The court had been investigating former senate president, Nancy Patricia Gutierrez, for allegedly soliciting information from the DAS, Colombia’s now-dismantled internal intelligence agency, about various international trips taken by former Liberal Party senator Piedad Cordoba in 2006.
Martha Leal, a former subdirector of operations for the DAS, provided the most damning evidence against Gutierrez, claiming that she had personally delivered documents to the senator’s house regarding Cordoba’s trips to Venezuela and Mexico. According to Leal, this information had been gathered without judicial approval.
Guiterrez acknowledged that she had received information from the DAS, but claimed that she had legally solicited the information in order to verify that Cordoba had completed all protocol necessary to excuse oneself from Congress. The Prosecutor General’s Office announced in May that it could not establish Gutierrez had acted in an irregular manner nor that she had accessed illegal privileged information from the DAS.
“What is sad is that the solicitation by the president of the senate to DAS authorities for information in regards to the completion of disciplinary functions regarding Piedad Cordoba’s travels was mixed together with a crime of influence peddling,” remarked the prosecutor.
In 2008, Guiterrez opened proceedings against Cordoba for treason following the latter’s statements while abroad that Colombia was a ‘mafia state.’ Although these charges were eventually dropped, Guiterrez additionally accused Cordoba of having links to FARC officials, an accusation that ended in an 18-year ban for the Liberal Party senator from Congress in 2010.

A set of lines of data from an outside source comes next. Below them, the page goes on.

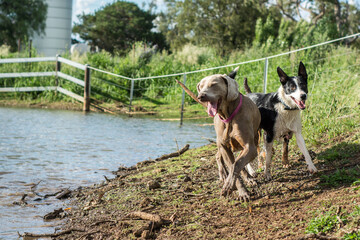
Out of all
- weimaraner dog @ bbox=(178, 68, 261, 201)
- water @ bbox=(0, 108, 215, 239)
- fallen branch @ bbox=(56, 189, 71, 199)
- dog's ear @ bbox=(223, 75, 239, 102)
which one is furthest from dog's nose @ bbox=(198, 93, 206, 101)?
fallen branch @ bbox=(56, 189, 71, 199)

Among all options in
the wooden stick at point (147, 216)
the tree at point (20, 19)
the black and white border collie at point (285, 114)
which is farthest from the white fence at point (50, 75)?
the tree at point (20, 19)

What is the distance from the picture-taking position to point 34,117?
13.8 metres

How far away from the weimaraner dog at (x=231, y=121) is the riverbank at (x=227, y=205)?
32 centimetres

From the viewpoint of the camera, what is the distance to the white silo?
38.0m

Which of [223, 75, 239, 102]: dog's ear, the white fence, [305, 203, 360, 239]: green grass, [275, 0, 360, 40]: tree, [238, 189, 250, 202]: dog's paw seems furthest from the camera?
[275, 0, 360, 40]: tree

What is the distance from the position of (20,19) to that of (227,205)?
1455 inches

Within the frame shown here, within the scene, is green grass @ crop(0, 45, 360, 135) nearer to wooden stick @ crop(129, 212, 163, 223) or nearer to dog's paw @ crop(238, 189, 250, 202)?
dog's paw @ crop(238, 189, 250, 202)

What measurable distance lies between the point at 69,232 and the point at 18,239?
1.53 ft

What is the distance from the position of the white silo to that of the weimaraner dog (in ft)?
118

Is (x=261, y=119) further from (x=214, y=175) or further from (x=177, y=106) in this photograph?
(x=177, y=106)

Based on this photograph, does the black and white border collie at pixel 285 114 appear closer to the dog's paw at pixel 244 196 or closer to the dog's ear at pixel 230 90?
the dog's paw at pixel 244 196

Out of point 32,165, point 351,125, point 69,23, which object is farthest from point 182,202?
point 69,23

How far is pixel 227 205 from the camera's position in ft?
13.3

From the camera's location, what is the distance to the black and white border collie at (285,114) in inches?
183
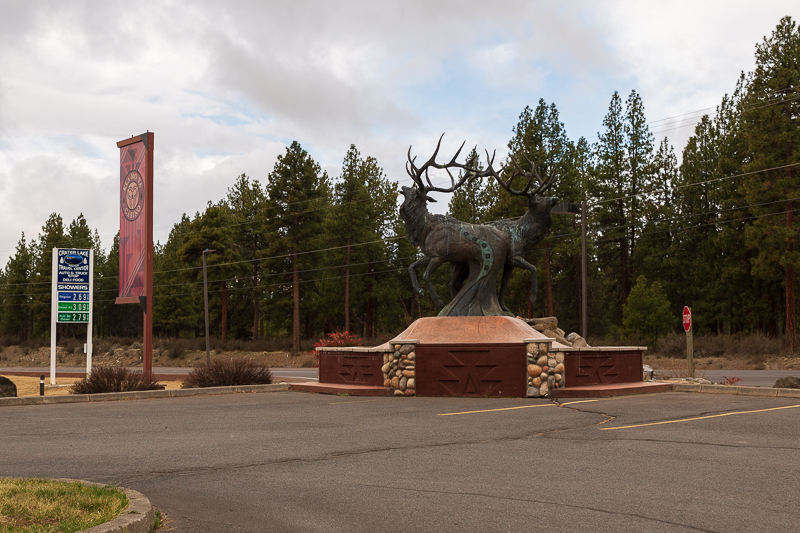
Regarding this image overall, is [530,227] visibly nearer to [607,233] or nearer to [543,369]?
[543,369]

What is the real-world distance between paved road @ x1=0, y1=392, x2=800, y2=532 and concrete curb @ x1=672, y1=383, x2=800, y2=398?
1.63 m

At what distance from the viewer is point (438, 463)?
8391mm

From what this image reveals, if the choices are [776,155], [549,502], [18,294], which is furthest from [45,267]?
[549,502]

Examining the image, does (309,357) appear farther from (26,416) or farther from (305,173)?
(26,416)

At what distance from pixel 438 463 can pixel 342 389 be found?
9588 millimetres

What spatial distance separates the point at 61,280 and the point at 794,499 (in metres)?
22.3

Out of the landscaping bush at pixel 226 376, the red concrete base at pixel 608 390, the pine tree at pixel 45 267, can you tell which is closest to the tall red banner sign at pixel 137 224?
the landscaping bush at pixel 226 376

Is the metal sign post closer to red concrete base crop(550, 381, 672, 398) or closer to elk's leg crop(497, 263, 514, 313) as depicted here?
elk's leg crop(497, 263, 514, 313)

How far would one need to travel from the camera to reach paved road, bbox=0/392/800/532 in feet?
19.5

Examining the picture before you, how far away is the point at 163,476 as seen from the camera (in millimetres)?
7727

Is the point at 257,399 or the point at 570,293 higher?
the point at 570,293

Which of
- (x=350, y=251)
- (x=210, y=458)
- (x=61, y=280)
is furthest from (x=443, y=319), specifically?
(x=350, y=251)

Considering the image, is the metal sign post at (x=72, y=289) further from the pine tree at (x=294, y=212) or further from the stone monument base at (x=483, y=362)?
the pine tree at (x=294, y=212)

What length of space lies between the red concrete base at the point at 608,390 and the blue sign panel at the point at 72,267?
15986mm
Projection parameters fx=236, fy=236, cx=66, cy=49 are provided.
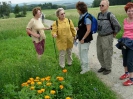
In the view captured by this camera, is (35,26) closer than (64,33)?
No

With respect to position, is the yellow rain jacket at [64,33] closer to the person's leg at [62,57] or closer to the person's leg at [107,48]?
the person's leg at [62,57]

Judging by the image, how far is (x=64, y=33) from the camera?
21.6 feet

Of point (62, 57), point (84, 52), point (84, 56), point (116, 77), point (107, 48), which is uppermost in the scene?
point (107, 48)

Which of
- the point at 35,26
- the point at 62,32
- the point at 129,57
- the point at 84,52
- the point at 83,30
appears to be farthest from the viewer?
the point at 35,26

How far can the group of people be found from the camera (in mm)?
5520

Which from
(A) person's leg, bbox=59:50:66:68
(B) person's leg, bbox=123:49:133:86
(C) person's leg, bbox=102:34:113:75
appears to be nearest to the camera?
(B) person's leg, bbox=123:49:133:86

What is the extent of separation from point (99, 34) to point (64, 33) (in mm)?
1003

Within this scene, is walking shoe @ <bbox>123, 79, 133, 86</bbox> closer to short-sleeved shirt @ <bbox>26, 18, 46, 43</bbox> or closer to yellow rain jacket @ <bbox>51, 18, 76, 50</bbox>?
yellow rain jacket @ <bbox>51, 18, 76, 50</bbox>

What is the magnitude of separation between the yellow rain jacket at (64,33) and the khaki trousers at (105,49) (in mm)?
874

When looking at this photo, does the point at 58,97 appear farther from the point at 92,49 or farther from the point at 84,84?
the point at 92,49

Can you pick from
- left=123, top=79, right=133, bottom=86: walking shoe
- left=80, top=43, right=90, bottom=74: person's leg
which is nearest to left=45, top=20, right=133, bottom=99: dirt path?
left=123, top=79, right=133, bottom=86: walking shoe

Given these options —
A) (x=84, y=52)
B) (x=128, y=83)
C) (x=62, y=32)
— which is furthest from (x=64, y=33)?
(x=128, y=83)

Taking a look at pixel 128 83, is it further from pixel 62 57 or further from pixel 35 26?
pixel 35 26

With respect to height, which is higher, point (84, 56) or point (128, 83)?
point (84, 56)
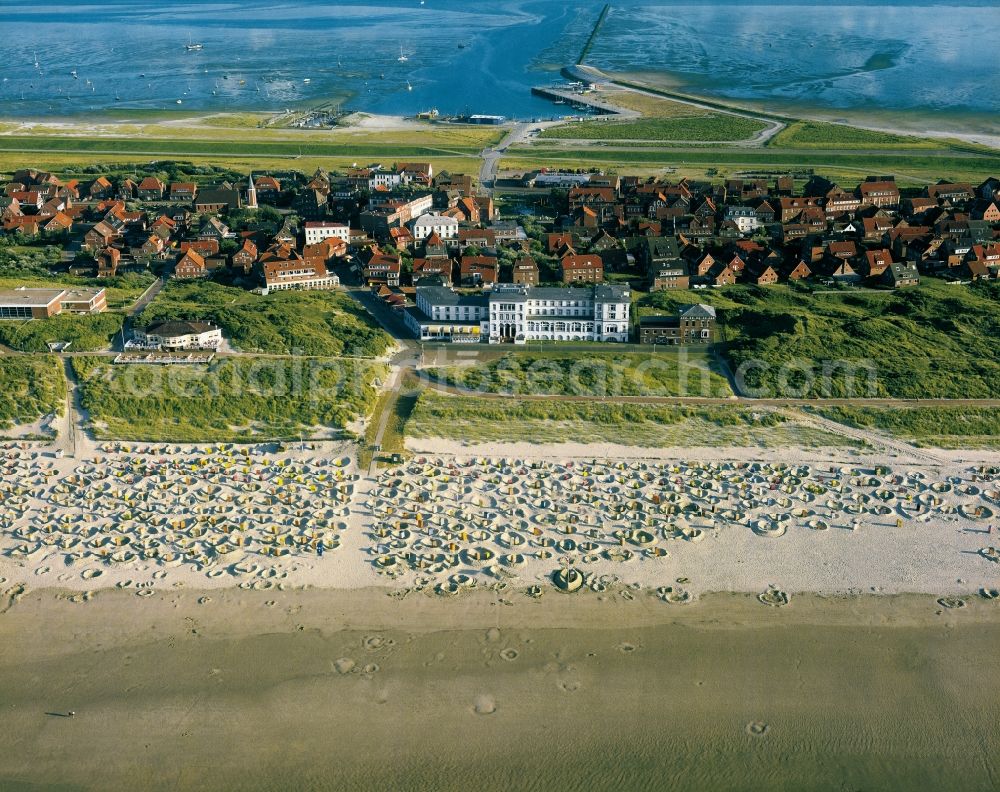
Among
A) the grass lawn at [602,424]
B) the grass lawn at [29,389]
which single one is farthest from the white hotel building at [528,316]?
the grass lawn at [29,389]

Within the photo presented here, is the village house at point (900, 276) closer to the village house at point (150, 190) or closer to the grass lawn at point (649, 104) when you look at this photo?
the village house at point (150, 190)

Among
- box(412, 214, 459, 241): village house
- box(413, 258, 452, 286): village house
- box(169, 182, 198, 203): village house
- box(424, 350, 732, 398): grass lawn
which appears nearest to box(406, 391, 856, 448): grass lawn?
box(424, 350, 732, 398): grass lawn

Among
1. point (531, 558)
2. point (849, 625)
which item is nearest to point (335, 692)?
point (531, 558)

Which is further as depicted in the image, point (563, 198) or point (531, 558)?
point (563, 198)

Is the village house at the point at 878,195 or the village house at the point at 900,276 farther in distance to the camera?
the village house at the point at 878,195

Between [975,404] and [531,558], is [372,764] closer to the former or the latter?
[531,558]

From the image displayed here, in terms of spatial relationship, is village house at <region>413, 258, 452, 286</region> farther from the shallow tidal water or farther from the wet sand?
the shallow tidal water
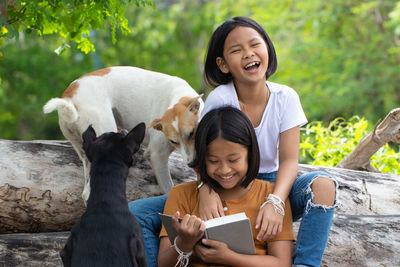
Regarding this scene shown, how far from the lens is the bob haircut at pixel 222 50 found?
2.70m

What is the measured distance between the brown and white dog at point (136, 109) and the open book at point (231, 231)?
0.81 m

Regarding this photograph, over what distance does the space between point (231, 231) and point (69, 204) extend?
1512 millimetres

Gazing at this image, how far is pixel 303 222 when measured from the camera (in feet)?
7.68

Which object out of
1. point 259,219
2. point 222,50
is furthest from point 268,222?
point 222,50

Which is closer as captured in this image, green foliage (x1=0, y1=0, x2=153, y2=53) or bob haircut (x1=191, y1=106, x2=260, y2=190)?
bob haircut (x1=191, y1=106, x2=260, y2=190)

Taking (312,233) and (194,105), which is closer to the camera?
(312,233)

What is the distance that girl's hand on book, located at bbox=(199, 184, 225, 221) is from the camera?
2.29 m

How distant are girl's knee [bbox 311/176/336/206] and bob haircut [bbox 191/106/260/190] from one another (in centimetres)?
31

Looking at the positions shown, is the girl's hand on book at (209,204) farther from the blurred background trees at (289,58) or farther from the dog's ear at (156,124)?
the blurred background trees at (289,58)

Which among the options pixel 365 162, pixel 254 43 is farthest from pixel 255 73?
pixel 365 162

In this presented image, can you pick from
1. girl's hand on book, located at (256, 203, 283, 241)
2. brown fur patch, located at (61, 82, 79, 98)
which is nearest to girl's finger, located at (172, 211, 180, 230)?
girl's hand on book, located at (256, 203, 283, 241)

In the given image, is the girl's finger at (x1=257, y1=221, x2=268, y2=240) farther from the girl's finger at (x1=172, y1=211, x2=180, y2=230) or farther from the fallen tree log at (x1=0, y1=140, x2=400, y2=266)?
the fallen tree log at (x1=0, y1=140, x2=400, y2=266)

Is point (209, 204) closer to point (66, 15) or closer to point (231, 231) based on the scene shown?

The Supreme Court also opened a preliminary investigation against Guiterrez in April 2008 for her alleged ties to paramilitary organizations in Cundinamarca during the unfolding scandal now known as “Parapolitics,” in which numerous government officials around Colombia were accused of working with or for illegally armed groups. The Supreme Court has yet to open a formal investigation against the ex-president of the Senate concerning the case.